# Trades people in Christchurch



## farmer100 (Oct 1, 2012)

Hi everyone,

My wife and I are currently looking at moving to NZ, and feel that Christchurch represents the best place for us.

We are coming over to NZ for 3 weeks between mid October and early November and intend to be in in Chch for about a week at the end of the trip.

The reason for spending a week there is to see if we could get on with living there, and to meet up with some estate agents and job agencies.

I am an electrician, so was wondering if there are any sparks, or other trades for that matter in Chch at the moment that could let me know with how they are doing for work currently; is there much work currently, or is it all a bit slow due to lack of insurance payouts?

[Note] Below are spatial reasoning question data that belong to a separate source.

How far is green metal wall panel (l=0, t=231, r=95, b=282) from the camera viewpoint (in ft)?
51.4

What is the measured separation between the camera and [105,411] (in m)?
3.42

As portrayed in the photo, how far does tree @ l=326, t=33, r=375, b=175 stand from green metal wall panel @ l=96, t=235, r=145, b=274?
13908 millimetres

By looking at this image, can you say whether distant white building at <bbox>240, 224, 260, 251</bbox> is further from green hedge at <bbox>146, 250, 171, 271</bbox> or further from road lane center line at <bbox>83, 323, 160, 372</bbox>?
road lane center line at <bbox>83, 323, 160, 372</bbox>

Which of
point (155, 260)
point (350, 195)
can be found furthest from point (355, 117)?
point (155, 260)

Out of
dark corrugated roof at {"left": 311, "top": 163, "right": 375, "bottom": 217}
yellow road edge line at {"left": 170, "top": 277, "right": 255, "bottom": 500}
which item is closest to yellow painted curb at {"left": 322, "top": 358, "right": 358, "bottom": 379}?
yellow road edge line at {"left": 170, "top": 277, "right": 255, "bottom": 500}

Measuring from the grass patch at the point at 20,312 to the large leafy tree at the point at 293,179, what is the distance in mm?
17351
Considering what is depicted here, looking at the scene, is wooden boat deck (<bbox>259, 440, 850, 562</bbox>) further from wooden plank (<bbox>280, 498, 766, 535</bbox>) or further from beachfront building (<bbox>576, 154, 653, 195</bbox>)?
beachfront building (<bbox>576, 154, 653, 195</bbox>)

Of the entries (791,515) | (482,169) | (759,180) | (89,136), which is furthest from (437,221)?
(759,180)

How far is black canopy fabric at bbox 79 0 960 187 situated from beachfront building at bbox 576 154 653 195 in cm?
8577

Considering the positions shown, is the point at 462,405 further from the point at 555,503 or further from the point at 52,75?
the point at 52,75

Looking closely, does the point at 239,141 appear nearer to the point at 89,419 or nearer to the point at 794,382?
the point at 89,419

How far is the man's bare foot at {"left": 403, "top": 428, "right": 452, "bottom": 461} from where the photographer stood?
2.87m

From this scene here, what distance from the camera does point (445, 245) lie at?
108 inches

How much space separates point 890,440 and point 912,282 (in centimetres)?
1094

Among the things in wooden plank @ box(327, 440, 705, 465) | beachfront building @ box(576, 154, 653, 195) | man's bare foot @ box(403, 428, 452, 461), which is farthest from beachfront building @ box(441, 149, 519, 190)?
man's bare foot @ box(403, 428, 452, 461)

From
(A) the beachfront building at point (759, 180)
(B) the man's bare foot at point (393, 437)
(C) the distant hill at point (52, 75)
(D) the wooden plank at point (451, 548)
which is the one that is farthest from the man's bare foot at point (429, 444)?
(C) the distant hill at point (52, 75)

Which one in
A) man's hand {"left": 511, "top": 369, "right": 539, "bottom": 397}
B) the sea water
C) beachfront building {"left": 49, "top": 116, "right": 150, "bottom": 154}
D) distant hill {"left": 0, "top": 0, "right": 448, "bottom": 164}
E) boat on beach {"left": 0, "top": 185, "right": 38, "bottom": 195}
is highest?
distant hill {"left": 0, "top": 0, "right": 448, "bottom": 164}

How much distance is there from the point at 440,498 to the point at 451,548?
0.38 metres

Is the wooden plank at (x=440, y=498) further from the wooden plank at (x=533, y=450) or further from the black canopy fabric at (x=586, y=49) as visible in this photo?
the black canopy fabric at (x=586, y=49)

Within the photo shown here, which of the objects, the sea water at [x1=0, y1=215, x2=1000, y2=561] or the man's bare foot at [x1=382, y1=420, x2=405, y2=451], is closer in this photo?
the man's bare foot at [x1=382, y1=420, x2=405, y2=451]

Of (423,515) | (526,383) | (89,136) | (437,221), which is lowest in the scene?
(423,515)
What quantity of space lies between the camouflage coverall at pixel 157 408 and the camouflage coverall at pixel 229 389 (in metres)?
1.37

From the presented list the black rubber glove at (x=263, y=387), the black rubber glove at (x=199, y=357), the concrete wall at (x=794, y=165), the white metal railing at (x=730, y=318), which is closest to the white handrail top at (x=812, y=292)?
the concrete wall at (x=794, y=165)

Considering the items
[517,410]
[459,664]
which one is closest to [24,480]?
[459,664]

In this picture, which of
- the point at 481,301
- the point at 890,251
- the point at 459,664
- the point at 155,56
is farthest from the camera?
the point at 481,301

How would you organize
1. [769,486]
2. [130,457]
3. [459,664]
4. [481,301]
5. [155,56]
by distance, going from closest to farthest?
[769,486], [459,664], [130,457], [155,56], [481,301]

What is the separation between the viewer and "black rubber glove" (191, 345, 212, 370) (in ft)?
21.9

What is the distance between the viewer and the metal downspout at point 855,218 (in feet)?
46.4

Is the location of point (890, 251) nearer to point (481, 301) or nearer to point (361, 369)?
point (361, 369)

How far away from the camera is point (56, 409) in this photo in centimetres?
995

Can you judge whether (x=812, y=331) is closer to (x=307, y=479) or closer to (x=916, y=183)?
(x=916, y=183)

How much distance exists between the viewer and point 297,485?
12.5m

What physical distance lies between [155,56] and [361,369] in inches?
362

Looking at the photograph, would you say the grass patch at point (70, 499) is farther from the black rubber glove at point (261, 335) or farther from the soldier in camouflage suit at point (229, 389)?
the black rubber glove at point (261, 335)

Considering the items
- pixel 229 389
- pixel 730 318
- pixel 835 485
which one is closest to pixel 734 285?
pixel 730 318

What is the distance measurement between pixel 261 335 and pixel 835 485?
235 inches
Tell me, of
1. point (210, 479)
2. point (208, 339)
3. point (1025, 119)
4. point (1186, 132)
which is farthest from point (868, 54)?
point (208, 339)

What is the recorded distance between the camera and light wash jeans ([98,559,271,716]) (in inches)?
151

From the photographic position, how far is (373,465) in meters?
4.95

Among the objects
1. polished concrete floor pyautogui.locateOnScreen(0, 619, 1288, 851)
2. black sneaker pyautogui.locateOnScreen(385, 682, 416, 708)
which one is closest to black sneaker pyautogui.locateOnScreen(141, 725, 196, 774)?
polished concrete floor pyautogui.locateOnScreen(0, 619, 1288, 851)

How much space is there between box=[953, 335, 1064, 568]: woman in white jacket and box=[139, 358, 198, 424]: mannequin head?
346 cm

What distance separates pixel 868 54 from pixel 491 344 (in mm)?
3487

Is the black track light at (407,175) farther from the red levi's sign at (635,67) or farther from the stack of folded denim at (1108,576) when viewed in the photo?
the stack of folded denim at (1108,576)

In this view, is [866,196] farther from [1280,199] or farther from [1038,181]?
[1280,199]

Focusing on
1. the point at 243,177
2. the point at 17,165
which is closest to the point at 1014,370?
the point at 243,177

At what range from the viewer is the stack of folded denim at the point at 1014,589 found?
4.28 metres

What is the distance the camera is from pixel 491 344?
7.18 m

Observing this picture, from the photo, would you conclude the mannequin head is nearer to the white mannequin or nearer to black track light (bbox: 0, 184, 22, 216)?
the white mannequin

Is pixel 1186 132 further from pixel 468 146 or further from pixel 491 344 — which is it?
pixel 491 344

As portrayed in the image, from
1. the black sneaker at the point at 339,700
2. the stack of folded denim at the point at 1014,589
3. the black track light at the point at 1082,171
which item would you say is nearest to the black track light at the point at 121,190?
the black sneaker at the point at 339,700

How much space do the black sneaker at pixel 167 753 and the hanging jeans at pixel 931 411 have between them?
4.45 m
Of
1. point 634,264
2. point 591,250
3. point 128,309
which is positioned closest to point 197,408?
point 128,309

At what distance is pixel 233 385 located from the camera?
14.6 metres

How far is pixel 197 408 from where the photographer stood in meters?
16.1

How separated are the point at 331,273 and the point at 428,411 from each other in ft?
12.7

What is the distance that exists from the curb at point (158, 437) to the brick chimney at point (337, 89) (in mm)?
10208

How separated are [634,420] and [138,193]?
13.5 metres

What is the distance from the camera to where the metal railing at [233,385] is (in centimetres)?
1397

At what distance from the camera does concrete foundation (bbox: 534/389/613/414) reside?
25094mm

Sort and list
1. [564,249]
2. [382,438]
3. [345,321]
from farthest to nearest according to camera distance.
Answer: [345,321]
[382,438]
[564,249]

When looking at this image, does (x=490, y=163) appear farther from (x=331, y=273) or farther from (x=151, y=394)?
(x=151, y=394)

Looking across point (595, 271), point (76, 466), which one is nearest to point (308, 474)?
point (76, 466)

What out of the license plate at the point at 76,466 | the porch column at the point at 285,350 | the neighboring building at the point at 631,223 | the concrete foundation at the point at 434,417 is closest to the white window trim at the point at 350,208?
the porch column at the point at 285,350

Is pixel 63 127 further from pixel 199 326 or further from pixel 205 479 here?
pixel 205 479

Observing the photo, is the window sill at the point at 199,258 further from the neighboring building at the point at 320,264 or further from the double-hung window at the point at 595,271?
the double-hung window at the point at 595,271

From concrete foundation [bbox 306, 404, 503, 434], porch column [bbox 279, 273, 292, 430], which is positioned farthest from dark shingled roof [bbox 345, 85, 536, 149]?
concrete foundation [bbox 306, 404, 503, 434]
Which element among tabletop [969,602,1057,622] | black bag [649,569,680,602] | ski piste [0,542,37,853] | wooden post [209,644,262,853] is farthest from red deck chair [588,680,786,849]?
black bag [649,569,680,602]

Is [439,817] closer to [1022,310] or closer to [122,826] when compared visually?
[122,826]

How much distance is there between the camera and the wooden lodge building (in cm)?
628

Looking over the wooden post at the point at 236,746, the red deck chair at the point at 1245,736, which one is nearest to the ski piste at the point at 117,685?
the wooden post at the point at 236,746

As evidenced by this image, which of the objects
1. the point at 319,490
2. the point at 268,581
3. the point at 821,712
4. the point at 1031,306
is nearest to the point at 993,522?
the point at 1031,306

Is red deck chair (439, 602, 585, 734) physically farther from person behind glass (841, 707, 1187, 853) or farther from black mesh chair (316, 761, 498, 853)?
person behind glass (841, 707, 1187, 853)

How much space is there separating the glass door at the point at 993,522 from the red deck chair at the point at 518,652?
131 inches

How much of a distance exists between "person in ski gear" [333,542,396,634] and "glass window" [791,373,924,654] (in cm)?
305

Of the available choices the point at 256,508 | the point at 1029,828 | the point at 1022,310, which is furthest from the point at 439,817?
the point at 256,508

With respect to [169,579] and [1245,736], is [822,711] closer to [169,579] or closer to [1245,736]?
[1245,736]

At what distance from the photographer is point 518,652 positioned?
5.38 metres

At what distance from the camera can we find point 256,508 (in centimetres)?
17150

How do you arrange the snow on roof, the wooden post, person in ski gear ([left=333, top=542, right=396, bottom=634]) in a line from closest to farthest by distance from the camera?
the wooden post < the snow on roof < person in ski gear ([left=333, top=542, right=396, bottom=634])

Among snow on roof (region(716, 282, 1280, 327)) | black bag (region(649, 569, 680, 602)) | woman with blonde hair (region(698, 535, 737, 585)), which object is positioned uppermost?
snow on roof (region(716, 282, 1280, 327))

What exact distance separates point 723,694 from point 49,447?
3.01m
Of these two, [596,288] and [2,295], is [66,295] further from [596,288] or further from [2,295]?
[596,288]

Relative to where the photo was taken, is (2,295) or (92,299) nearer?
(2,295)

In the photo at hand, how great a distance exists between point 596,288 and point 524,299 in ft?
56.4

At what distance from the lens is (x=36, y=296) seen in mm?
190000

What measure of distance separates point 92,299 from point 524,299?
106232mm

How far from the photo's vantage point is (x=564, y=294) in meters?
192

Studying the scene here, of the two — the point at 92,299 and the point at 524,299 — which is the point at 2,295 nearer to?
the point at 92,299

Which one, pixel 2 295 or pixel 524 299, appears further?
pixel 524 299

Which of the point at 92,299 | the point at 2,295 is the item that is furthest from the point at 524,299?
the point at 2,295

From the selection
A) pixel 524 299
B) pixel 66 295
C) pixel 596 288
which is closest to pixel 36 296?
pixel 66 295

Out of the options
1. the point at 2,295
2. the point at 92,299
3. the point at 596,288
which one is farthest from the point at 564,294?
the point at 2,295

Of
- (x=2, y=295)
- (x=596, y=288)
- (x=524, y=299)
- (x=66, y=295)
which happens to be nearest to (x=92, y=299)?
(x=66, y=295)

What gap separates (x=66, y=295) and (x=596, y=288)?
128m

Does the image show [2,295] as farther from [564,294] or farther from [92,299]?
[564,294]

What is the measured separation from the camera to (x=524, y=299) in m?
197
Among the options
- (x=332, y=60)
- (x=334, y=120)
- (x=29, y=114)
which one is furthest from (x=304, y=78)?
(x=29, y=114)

Can you recommend some decent employment agencies to go and meet with while I am there? 
I have already arranged a meeting with Tradestaff, but if anyone can advise any others I would be gratefull as it looks like I will probably need a job offer to get my EOI picked.

Many thanks in advance

Chris


----------



## pennybarn (Feb 27, 2011)

farmer100 said:


> Hi everyone,
> 
> My wife and I are currently looking at moving to NZ, and feel that Christchurch represents the best place for us.
> 
> ...


Hi Chris we too will be heading to Christchurch early November, we have one contact there who said there is a lot of work available in Christchurch ( we run a small building construction business here in the UK) but we have been told there are good and not so good companies to get work with, good luck hope you get a job offer. I have spent hours trawling the Internet and have sent Brian's CV & references off to loads of companies on line, we have had a couple of responses that have led us to set up meetings when we get there, lots of employers won't even answer you if they are unaware that they will see you face to face so you are in a good position actually going out there, if I was you I would just forward your cv etc to some of the main companies close to Christchurch tell them the dates you are there, I have to say even if they are not interested most of them drop you a line to say so, not like here in the UK where they don't even acknowledge you have even made the effort to contact them! Best of luck


----------